### REQUISITOS DA TAREFA
No trecho abaixo, sobre música e informática, liste cada um dos fatores que, segundo o texto, acompanharam a ligação das atividades musicais à informática durante os anos 80.

### TRECHO DA PÁGINA
────────

Deve ficar claro aqui que não há a intenção de se fazer um discurso que sublinhe a superioridade desse ou daquele modo de se fazer música, menos ainda de tentar contrapor a música de uma época à de outra. Mesmo porque a evolução de uma linguagem tão rica e complexa como a da música, pouco se ressente desse tipo de discussão. Trata-se simplesmente de reconhecer que a maneira como se encara hoje o fazer musical dentro da universidade, em especial a brasileira, cada vez mais se distancia da sua prática real.

A partir da década de 50, a difusão do uso de computadores modificou nitidamente a produção em diversos setores da sociedade -- da indústria aos meios de comunicação. No caso da produção musical esse quadro não é diferente. Especialmente durante os anos 80, com o barateamento da tecnologia digital e o aperfeiçoamento e disseminação de programas específicos, boa parte das atividades musicais esteve, de um modo ou de outro, conectada a algum tipo de utilização de recursos de informática.

────────

### MATERIAL
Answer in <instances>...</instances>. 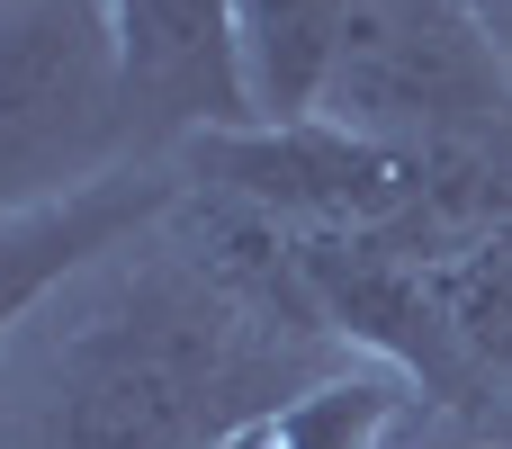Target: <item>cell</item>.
Instances as JSON below:
<instances>
[{"instance_id": "7a4b0ae2", "label": "cell", "mask_w": 512, "mask_h": 449, "mask_svg": "<svg viewBox=\"0 0 512 449\" xmlns=\"http://www.w3.org/2000/svg\"><path fill=\"white\" fill-rule=\"evenodd\" d=\"M315 117L387 153H504L512 63L459 0H351Z\"/></svg>"}, {"instance_id": "8992f818", "label": "cell", "mask_w": 512, "mask_h": 449, "mask_svg": "<svg viewBox=\"0 0 512 449\" xmlns=\"http://www.w3.org/2000/svg\"><path fill=\"white\" fill-rule=\"evenodd\" d=\"M297 270L324 306V324L351 342V351H378L396 378H414L432 405H477V369L459 360L441 306H432V279L414 252H396L387 234H297Z\"/></svg>"}, {"instance_id": "8fae6325", "label": "cell", "mask_w": 512, "mask_h": 449, "mask_svg": "<svg viewBox=\"0 0 512 449\" xmlns=\"http://www.w3.org/2000/svg\"><path fill=\"white\" fill-rule=\"evenodd\" d=\"M459 9H468V18H477V27L495 36V54L512 63V0H459Z\"/></svg>"}, {"instance_id": "9c48e42d", "label": "cell", "mask_w": 512, "mask_h": 449, "mask_svg": "<svg viewBox=\"0 0 512 449\" xmlns=\"http://www.w3.org/2000/svg\"><path fill=\"white\" fill-rule=\"evenodd\" d=\"M423 279H432V306H441L459 360L477 369V387H486V396L512 387V225L459 243V252L432 261Z\"/></svg>"}, {"instance_id": "30bf717a", "label": "cell", "mask_w": 512, "mask_h": 449, "mask_svg": "<svg viewBox=\"0 0 512 449\" xmlns=\"http://www.w3.org/2000/svg\"><path fill=\"white\" fill-rule=\"evenodd\" d=\"M396 414H405L396 369H342V378L306 387L288 414H270V449H378Z\"/></svg>"}, {"instance_id": "6da1fadb", "label": "cell", "mask_w": 512, "mask_h": 449, "mask_svg": "<svg viewBox=\"0 0 512 449\" xmlns=\"http://www.w3.org/2000/svg\"><path fill=\"white\" fill-rule=\"evenodd\" d=\"M297 234L180 189L162 225L63 279L0 351V449H216L342 378Z\"/></svg>"}, {"instance_id": "52a82bcc", "label": "cell", "mask_w": 512, "mask_h": 449, "mask_svg": "<svg viewBox=\"0 0 512 449\" xmlns=\"http://www.w3.org/2000/svg\"><path fill=\"white\" fill-rule=\"evenodd\" d=\"M180 189H189L180 162H117L108 180L54 198V207H36V216H9V225H0V351H9V333H18L63 279H81L90 261H108L117 243H135L144 225H162V216L180 207Z\"/></svg>"}, {"instance_id": "277c9868", "label": "cell", "mask_w": 512, "mask_h": 449, "mask_svg": "<svg viewBox=\"0 0 512 449\" xmlns=\"http://www.w3.org/2000/svg\"><path fill=\"white\" fill-rule=\"evenodd\" d=\"M189 189H216L288 234H387L423 207V171L414 153L360 144L324 117L306 126H234V135H198L180 144Z\"/></svg>"}, {"instance_id": "ba28073f", "label": "cell", "mask_w": 512, "mask_h": 449, "mask_svg": "<svg viewBox=\"0 0 512 449\" xmlns=\"http://www.w3.org/2000/svg\"><path fill=\"white\" fill-rule=\"evenodd\" d=\"M342 27H351V0H234V45H243L261 126H306L324 108Z\"/></svg>"}, {"instance_id": "5b68a950", "label": "cell", "mask_w": 512, "mask_h": 449, "mask_svg": "<svg viewBox=\"0 0 512 449\" xmlns=\"http://www.w3.org/2000/svg\"><path fill=\"white\" fill-rule=\"evenodd\" d=\"M117 18V117L135 162H180L198 135L261 126L243 45H234V0H108Z\"/></svg>"}, {"instance_id": "7c38bea8", "label": "cell", "mask_w": 512, "mask_h": 449, "mask_svg": "<svg viewBox=\"0 0 512 449\" xmlns=\"http://www.w3.org/2000/svg\"><path fill=\"white\" fill-rule=\"evenodd\" d=\"M216 449H270V423H252V432H234V441H216Z\"/></svg>"}, {"instance_id": "3957f363", "label": "cell", "mask_w": 512, "mask_h": 449, "mask_svg": "<svg viewBox=\"0 0 512 449\" xmlns=\"http://www.w3.org/2000/svg\"><path fill=\"white\" fill-rule=\"evenodd\" d=\"M126 153L108 0H0V225L36 216Z\"/></svg>"}]
</instances>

────────

### SOLUÇÃO DA TAREFA
- barateamento da tecnologia digital
- aperfeiçoamento de programas específicos
- disseminação de programas específicos